▶ _BRIEF_:
Starting at the line containing "At what measured" and ending at the end of the records, rewrite those records as a two-column CSV with the columns text and answer, one row per record. Put each value in a single quoted field and turn any line breaks into spaces.
** begin DATASET EXTRACT **
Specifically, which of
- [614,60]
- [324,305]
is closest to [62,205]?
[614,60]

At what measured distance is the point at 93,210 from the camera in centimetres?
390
** end DATASET EXTRACT **
▶ _TASK RESULT_:
text,answer
"At what measured distance is the point at 93,210 from the camera in centimetres?","390"